Despite using Laplace smoothing (α = 1), several spam messages were still misclassified as "Ham", including those with:
- Adult content
- Premium-rate numbers
- Promotional phrases

#### Key Observations:
- P(Spam|message) was significantly lower than P(Ham|message) for many clearly spammy texts.
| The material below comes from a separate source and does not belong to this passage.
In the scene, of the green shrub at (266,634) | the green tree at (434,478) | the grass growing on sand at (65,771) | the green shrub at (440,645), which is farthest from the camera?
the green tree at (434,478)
- This suggests the classifier's word probabilities for spam are undertrained, even with smoothing.

#### Likely Causes:
- Training data limitations: The model may not have seen enough spam examples with relevant vocabulary.
- Weak feature representation:
  - Words common in spam may also appear in ham messages, making them less discriminative.
  - Lack of bigram/trigram features means context is lost (e.g., "free" vs. "free tonight").
- Imbalanced dataset: If ham messages dominate, the model may be skewed toward predicting ham.
- Preprocessing limitations:
  - Phone numbers and URLs are treated as generic words.
  - No normalization of word forms (stemming/lemmatization).